BEGIN DATA SUPPLIED

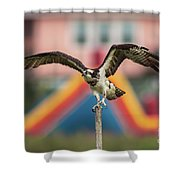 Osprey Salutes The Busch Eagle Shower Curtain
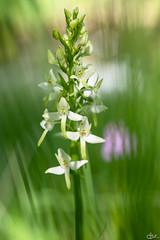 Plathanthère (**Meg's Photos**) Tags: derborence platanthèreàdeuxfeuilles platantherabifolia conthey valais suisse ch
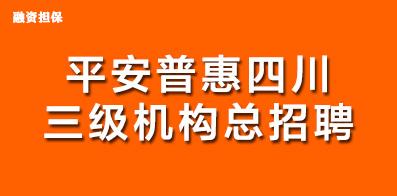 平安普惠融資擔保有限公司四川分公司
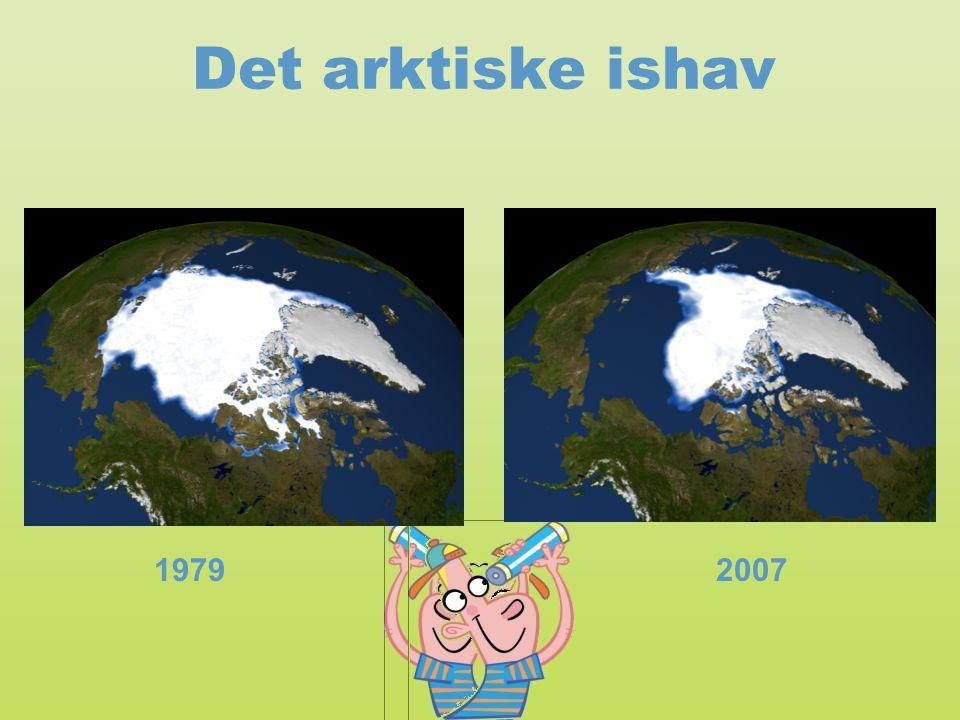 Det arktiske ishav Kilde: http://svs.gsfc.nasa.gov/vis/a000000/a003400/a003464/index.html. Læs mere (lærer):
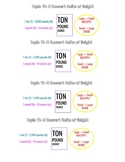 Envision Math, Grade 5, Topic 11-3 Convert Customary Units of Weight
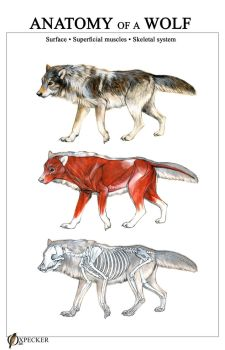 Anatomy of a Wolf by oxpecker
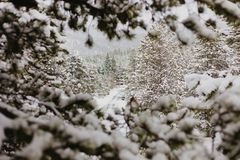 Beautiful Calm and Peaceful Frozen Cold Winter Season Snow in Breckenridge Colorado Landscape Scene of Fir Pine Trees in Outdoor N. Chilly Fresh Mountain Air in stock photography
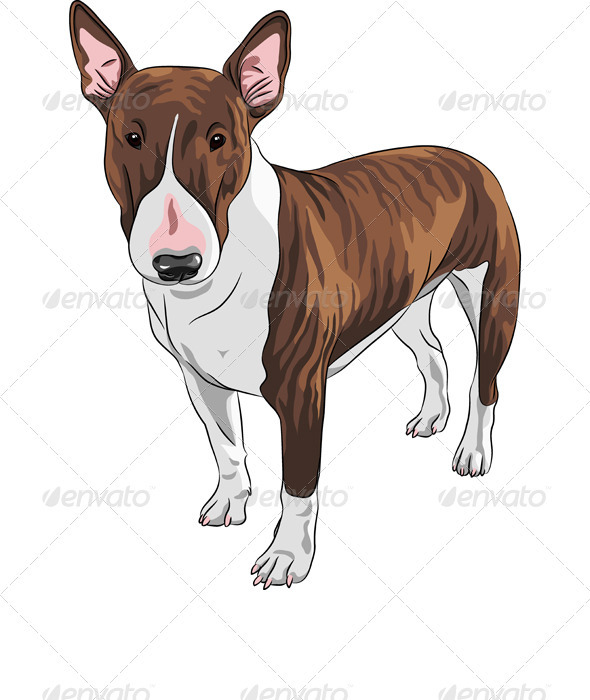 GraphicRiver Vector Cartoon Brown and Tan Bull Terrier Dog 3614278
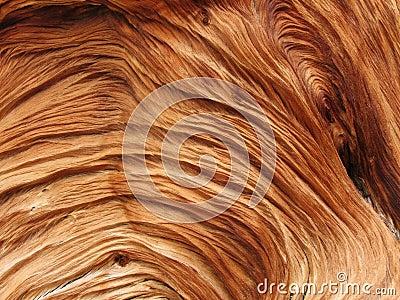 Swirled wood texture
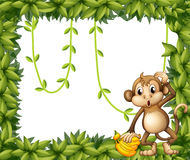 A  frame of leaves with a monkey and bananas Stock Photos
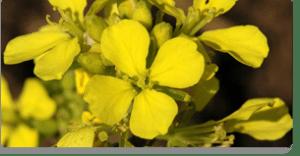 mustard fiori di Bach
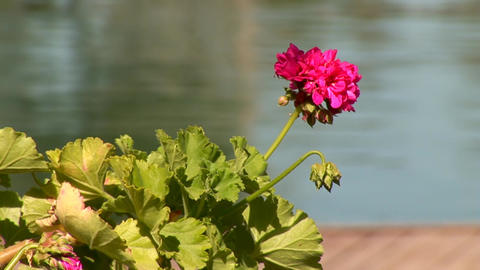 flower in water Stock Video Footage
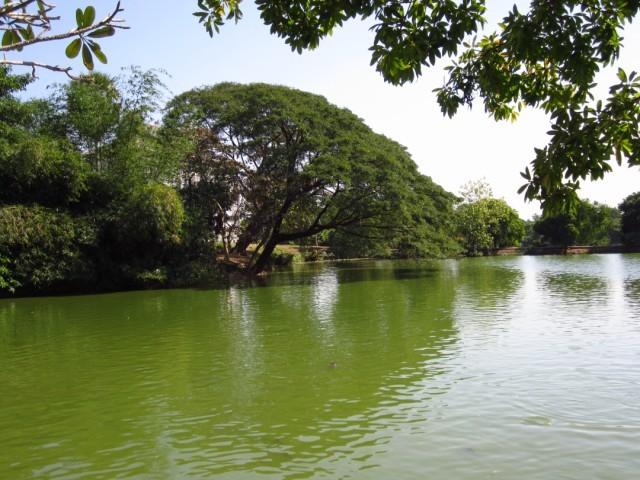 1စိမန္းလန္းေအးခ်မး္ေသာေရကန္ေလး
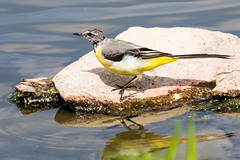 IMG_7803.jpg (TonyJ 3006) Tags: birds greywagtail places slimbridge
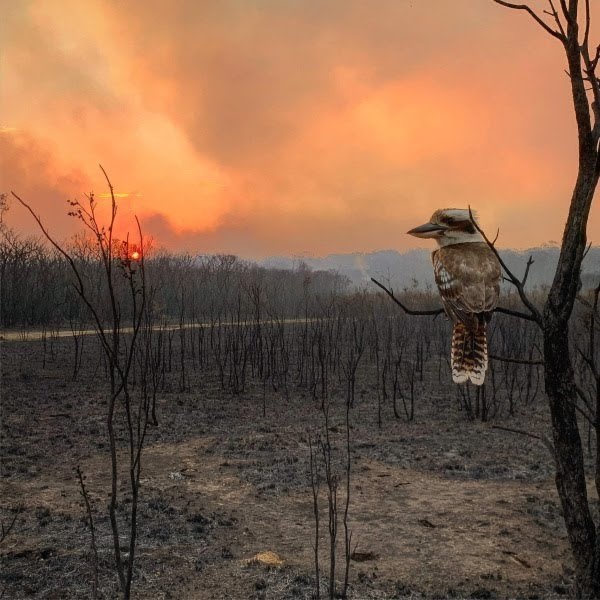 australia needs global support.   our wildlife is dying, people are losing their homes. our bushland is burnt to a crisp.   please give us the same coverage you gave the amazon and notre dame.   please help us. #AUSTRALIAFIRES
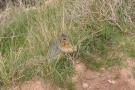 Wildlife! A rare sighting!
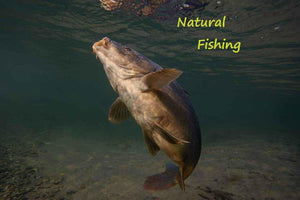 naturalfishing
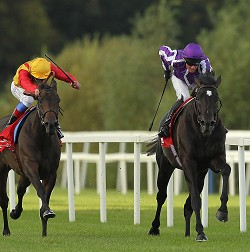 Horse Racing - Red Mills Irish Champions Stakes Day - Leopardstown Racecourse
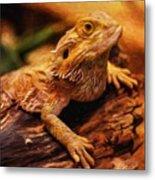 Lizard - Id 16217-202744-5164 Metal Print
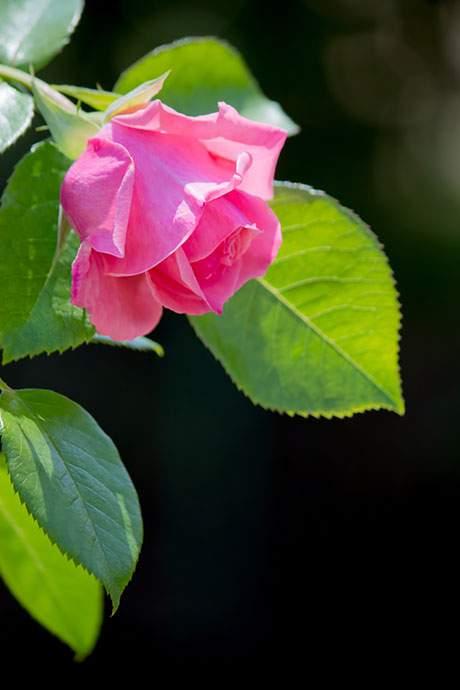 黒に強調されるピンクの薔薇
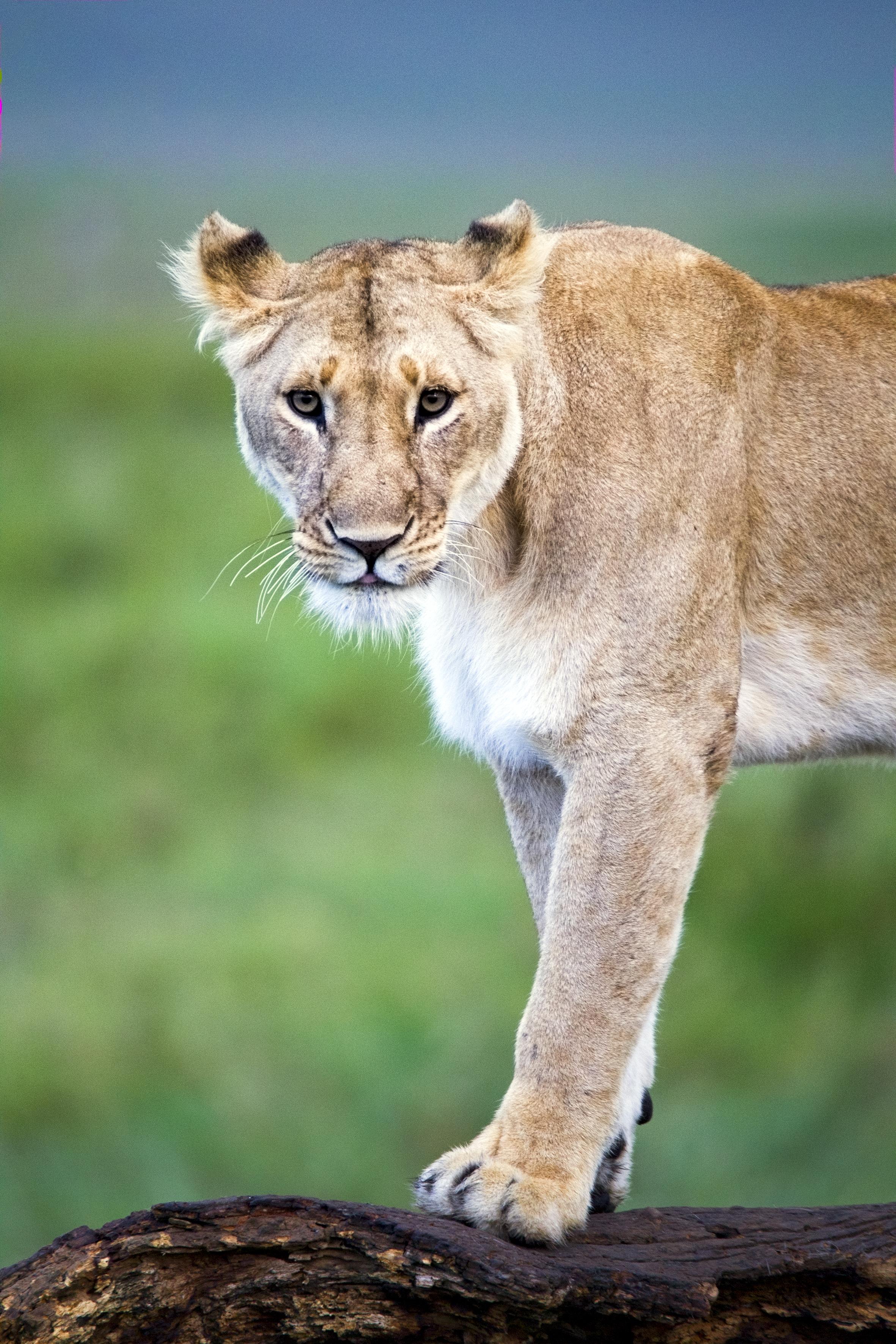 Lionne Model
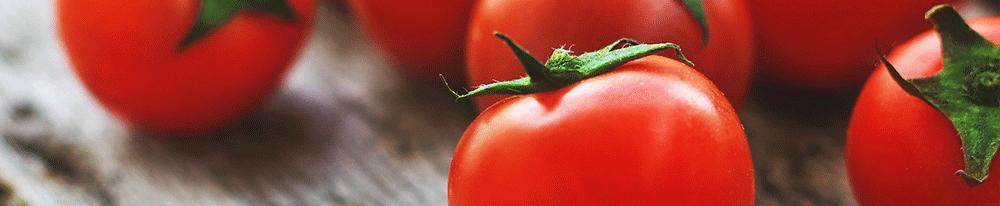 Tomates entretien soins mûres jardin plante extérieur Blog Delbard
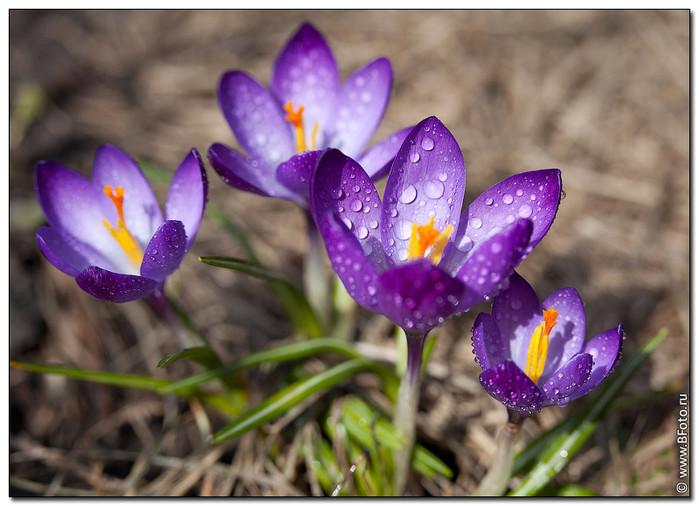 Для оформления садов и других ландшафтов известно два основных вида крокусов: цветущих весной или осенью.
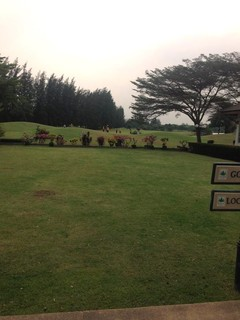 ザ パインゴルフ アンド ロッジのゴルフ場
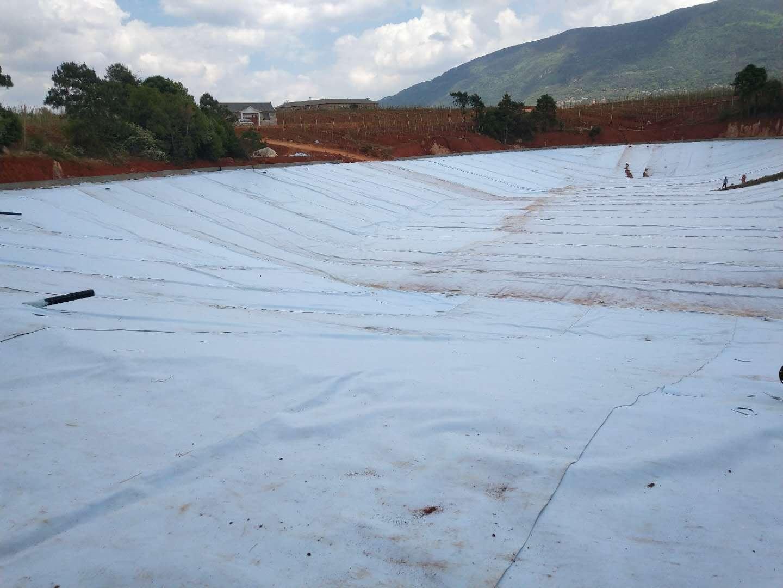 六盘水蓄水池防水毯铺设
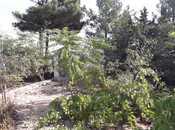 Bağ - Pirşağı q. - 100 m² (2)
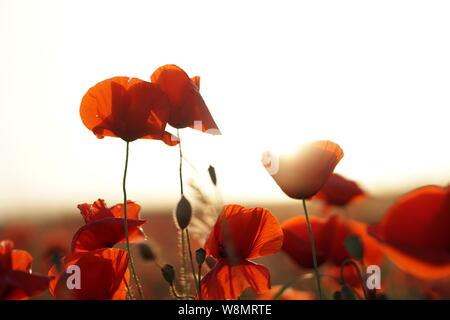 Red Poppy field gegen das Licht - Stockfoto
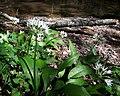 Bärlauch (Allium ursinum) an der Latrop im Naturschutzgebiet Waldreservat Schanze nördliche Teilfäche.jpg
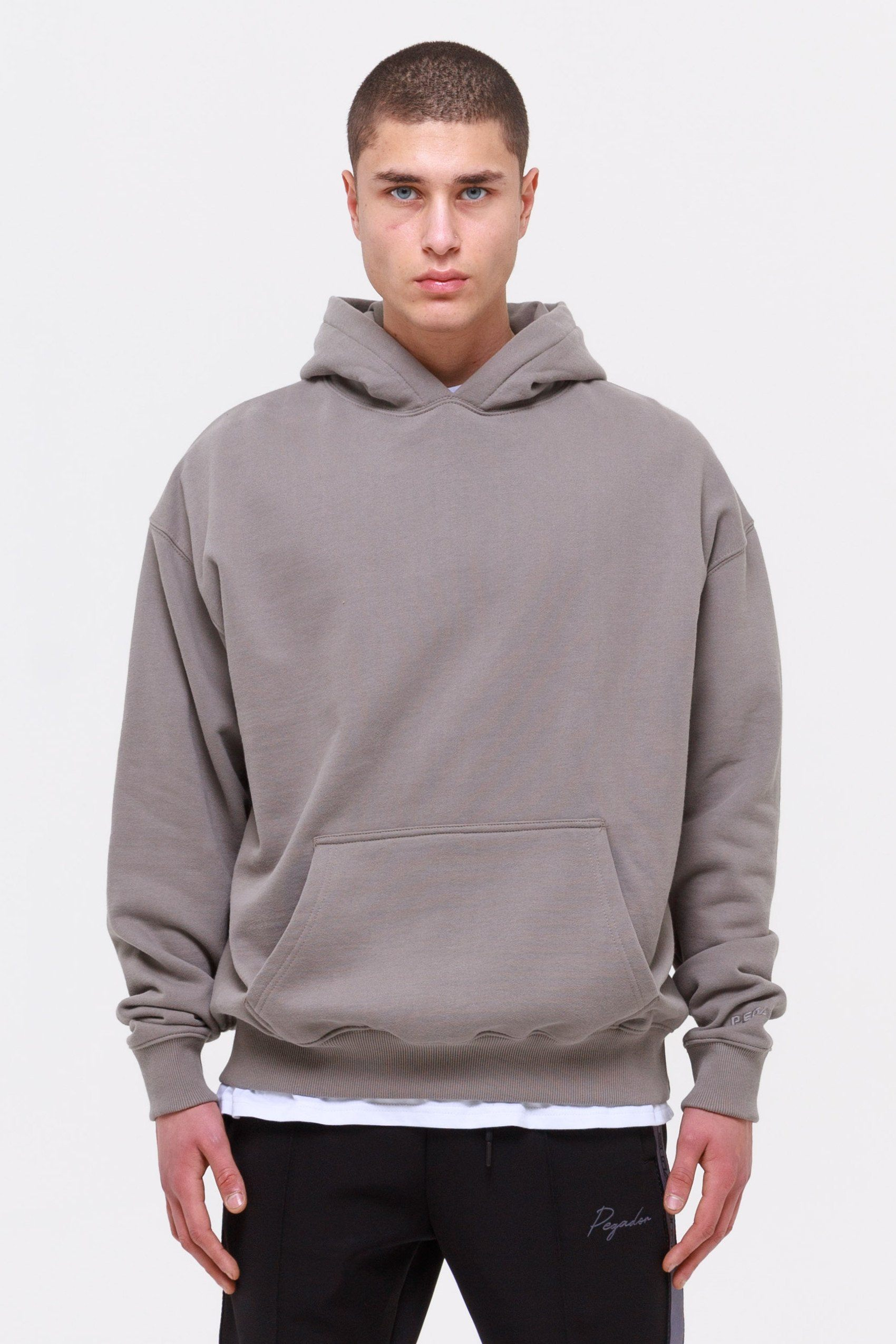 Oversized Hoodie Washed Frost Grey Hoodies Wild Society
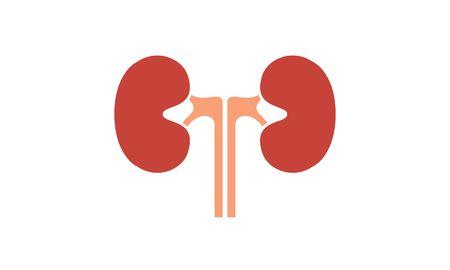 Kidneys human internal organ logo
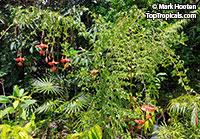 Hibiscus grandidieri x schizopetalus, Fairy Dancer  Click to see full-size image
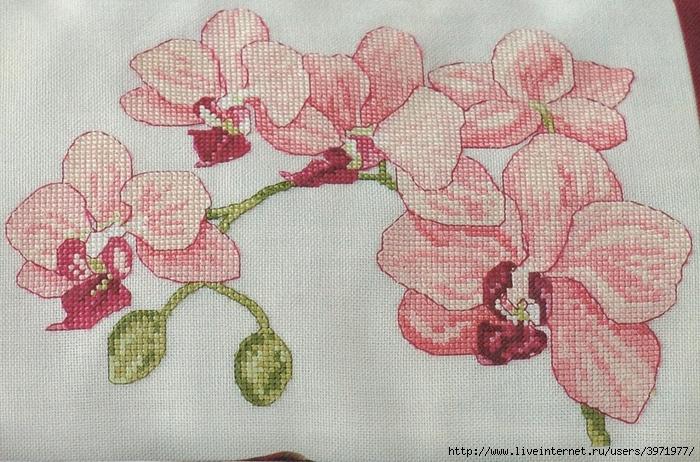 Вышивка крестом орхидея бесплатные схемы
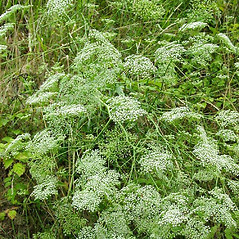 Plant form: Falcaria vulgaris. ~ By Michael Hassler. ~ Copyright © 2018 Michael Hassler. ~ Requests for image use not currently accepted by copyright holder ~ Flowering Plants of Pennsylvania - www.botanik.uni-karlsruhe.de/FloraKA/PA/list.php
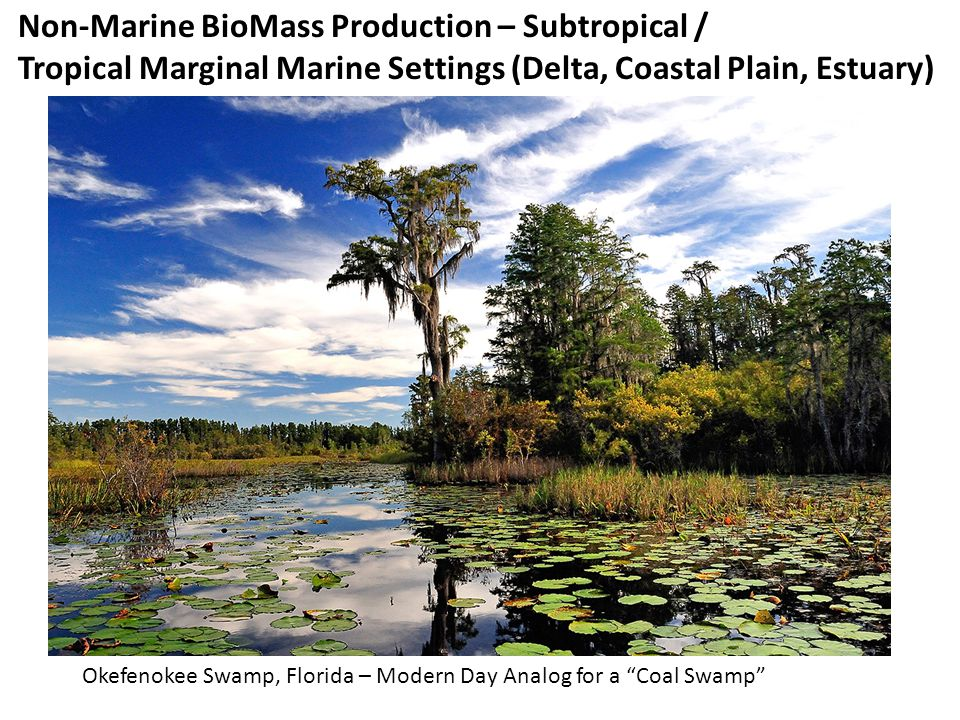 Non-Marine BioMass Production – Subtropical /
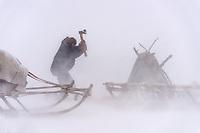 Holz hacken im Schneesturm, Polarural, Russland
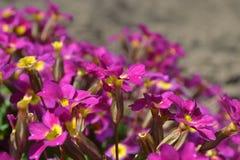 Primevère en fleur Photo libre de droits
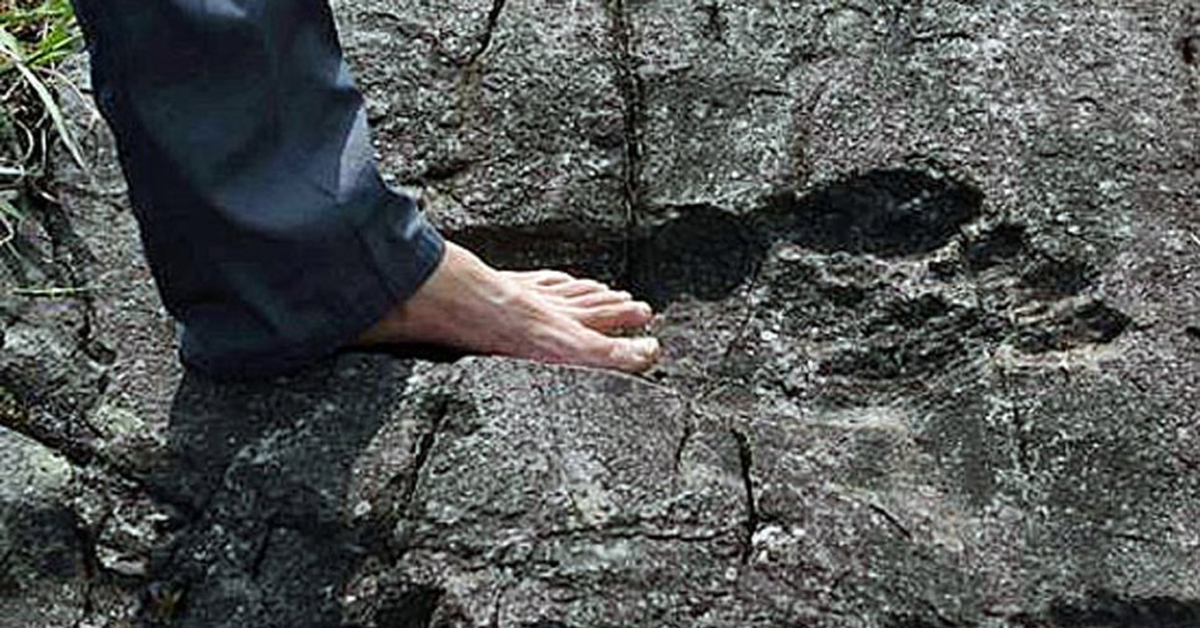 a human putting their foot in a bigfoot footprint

END DATA SUPPLIED

» **PROBLEM REQUIREMENTS**
Your task is to copy only the lines above starting at the one containing "Swirled wood texture" and ending at the one containing "Holz hacken im". Copy them exactly, both ends included, and omit the pictures.

» **SOLUTION TO THIS EXERCISE**
 Swirled wood texture
 A  frame of leaves with a monkey and bananas Stock Photos
 mustard fiori di Bach
 flower in water Stock Video Footage
 1စိမန္းလန္းေအးခ်မး္ေသာေရကန္ေလး
 IMG_7803.jpg (TonyJ 3006) Tags: birds greywagtail places slimbridge
 australia needs global support.   our wildlife is dying, people are losing their homes. our bushland is burnt to a crisp.   please give us the same coverage you gave the amazon and notre dame.   please help us. #AUSTRALIAFIRES
 Wildlife! A rare sighting!
 naturalfishing
 Horse Racing - Red Mills Irish Champions Stakes Day - Leopardstown Racecourse
 Lizard - Id 16217-202744-5164 Metal Print
 黒に強調されるピンクの薔薇
 Lionne Model
 Tomates entretien soins mûres jardin plante extérieur Blog Delbard
 Для оформления садов и других ландшафтов известно два основных вида крокусов: цветущих весной или осенью.
 ザ パインゴルフ アンド ロッジのゴルフ場
 六盘水蓄水池防水毯铺设
 Bağ - Pirşağı q. - 100 m² (2)
 Red Poppy field gegen das Licht - Stockfoto
 Bärlauch (Allium ursinum) an der Latrop im Naturschutzgebiet Waldreservat Schanze nördliche Teilfäche.jpg
 Oversized Hoodie Washed Frost Grey Hoodies Wild Society
 Kidneys human internal organ logo
 Hibiscus grandidieri x schizopetalus, Fairy Dancer  Click to see full-size image
 Вышивка крестом орхидея бесплатные схемы
 Plant form: Falcaria vulgaris. ~ By Michael Hassler. ~ Copyright © 2018 Michael Hassler. ~ Requests for image use not currently accepted by copyright holder ~ Flowering Plants of Pennsylvania - www.botanik.uni-karlsruhe.de/FloraKA/PA/list.php
 Non-Marine BioMass Production – Subtropical /
 Holz hacken im Schneesturm, Polarural, Russland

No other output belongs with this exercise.